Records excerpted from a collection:

##############################

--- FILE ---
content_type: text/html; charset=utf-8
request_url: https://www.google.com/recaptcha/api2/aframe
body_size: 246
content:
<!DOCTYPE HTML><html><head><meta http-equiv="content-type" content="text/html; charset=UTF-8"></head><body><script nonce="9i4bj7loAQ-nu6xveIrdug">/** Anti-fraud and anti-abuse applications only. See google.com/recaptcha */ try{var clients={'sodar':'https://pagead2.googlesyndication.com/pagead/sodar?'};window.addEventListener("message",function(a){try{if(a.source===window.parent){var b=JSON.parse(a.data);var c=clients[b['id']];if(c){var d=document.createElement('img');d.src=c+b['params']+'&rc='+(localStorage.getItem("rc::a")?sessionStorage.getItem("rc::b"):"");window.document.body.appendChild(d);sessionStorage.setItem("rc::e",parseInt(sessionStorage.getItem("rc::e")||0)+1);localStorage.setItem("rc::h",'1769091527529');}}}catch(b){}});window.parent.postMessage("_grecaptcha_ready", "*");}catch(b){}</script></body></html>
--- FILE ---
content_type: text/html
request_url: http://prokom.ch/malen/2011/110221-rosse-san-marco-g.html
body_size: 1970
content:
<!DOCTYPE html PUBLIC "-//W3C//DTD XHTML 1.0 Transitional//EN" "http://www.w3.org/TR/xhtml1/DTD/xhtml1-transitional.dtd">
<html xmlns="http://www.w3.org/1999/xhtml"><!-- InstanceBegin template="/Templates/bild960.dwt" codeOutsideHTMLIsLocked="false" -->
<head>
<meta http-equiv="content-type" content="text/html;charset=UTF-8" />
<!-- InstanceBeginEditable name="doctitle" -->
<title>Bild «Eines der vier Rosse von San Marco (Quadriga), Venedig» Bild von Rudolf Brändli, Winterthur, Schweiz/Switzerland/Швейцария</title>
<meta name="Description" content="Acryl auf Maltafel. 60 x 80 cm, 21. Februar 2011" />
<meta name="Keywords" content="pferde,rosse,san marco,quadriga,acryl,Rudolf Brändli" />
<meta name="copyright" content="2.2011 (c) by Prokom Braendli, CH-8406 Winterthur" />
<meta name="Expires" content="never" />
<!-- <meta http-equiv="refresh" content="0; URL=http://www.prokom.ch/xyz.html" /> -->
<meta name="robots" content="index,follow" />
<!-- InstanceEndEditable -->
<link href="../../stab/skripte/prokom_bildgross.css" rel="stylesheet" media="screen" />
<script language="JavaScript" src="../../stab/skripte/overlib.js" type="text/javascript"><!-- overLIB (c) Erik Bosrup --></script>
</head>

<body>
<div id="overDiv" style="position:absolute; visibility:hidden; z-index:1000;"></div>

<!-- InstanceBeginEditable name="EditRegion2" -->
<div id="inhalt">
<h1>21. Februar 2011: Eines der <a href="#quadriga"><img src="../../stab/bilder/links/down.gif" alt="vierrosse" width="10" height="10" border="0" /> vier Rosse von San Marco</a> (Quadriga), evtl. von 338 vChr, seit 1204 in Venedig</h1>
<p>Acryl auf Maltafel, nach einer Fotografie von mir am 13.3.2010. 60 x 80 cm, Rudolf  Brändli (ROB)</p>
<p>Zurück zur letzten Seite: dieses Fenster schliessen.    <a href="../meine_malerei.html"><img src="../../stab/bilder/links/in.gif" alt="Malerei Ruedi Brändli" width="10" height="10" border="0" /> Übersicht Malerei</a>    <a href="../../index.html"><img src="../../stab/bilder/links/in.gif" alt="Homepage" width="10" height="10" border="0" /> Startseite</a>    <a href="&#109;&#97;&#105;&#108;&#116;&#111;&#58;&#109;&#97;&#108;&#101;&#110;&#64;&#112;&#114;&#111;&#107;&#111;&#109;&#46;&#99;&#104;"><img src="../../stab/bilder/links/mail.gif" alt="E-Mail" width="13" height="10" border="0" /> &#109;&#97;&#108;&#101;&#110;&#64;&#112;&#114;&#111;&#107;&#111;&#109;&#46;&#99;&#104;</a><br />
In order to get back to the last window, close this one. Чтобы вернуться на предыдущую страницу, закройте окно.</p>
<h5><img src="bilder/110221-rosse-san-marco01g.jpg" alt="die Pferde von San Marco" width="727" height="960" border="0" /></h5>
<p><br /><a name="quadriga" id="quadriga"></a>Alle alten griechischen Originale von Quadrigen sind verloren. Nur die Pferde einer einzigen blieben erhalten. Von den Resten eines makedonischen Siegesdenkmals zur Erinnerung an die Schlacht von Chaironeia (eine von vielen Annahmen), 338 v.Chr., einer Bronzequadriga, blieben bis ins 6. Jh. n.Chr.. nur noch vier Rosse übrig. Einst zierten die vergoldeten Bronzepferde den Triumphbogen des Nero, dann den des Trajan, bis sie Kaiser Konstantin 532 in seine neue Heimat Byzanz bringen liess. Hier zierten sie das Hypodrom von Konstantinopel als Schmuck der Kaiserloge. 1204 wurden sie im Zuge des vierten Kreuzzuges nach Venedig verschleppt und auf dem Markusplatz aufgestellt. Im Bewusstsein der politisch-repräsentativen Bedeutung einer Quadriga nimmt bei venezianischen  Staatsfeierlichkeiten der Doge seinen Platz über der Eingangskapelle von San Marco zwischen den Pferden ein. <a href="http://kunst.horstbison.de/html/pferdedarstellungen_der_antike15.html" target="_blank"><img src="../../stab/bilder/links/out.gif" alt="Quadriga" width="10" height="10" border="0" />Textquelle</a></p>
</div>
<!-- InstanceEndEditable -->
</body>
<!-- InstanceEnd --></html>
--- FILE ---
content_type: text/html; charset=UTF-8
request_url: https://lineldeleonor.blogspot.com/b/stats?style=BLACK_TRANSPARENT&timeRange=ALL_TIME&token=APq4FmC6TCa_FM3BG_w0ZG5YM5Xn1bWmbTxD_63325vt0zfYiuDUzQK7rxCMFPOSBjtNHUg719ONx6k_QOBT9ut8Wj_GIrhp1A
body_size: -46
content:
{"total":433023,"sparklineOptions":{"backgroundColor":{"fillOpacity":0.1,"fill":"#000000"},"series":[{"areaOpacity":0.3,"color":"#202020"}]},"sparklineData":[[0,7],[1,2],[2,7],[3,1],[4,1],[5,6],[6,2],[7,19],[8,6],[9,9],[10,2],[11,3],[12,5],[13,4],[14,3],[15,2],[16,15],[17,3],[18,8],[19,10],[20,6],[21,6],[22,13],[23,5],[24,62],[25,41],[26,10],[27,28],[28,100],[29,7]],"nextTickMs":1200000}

##############################

Go through the data above and return each line containing the string "links".

→ **Output below**:
<h1>21. Februar 2011: Eines der <a href="#quadriga"><img src="../../stab/bilder/links/down.gif" alt="vierrosse" width="10" height="10" border="0" /> vier Rosse von San Marco</a> (Quadriga), evtl. von 338 vChr, seit 1204 in Venedig</h1>
<p>Zurück zur letzten Seite: dieses Fenster schliessen.    <a href="../meine_malerei.html"><img src="../../stab/bilder/links/in.gif" alt="Malerei Ruedi Brändli" width="10" height="10" border="0" /> Übersicht Malerei</a>    <a href="../../index.html"><img src="../../stab/bilder/links/in.gif" alt="Homepage" width="10" height="10" border="0" /> Startseite</a>    <a href="&#109;&#97;&#105;&#108;&#116;&#111;&#58;&#109;&#97;&#108;&#101;&#110;&#64;&#112;&#114;&#111;&#107;&#111;&#109;&#46;&#99;&#104;"><img src="../../stab/bilder/links/mail.gif" alt="E-Mail" width="13" height="10" border="0" /> &#109;&#97;&#108;&#101;&#110;&#64;&#112;&#114;&#111;&#107;&#111;&#109;&#46;&#99;&#104;</a><br />
<p><br /><a name="quadriga" id="quadriga"></a>Alle alten griechischen Originale von Quadrigen sind verloren. Nur die Pferde einer einzigen blieben erhalten. Von den Resten eines makedonischen Siegesdenkmals zur Erinnerung an die Schlacht von Chaironeia (eine von vielen Annahmen), 338 v.Chr., einer Bronzequadriga, blieben bis ins 6. Jh. n.Chr.. nur noch vier Rosse übrig. Einst zierten die vergoldeten Bronzepferde den Triumphbogen des Nero, dann den des Trajan, bis sie Kaiser Konstantin 532 in seine neue Heimat Byzanz bringen liess. Hier zierten sie das Hypodrom von Konstantinopel als Schmuck der Kaiserloge. 1204 wurden sie im Zuge des vierten Kreuzzuges nach Venedig verschleppt und auf dem Markusplatz aufgestellt. Im Bewusstsein der politisch-repräsentativen Bedeutung einer Quadriga nimmt bei venezianischen  Staatsfeierlichkeiten der Doge seinen Platz über der Eingangskapelle von San Marco zwischen den Pferden ein. <a href="http://kunst.horstbison.de/html/pferdedarstellungen_der_antike15.html" target="_blank"><img src="../../stab/bilder/links/out.gif" alt="Quadriga" width="10" height="10" border="0" />Textquelle</a></p>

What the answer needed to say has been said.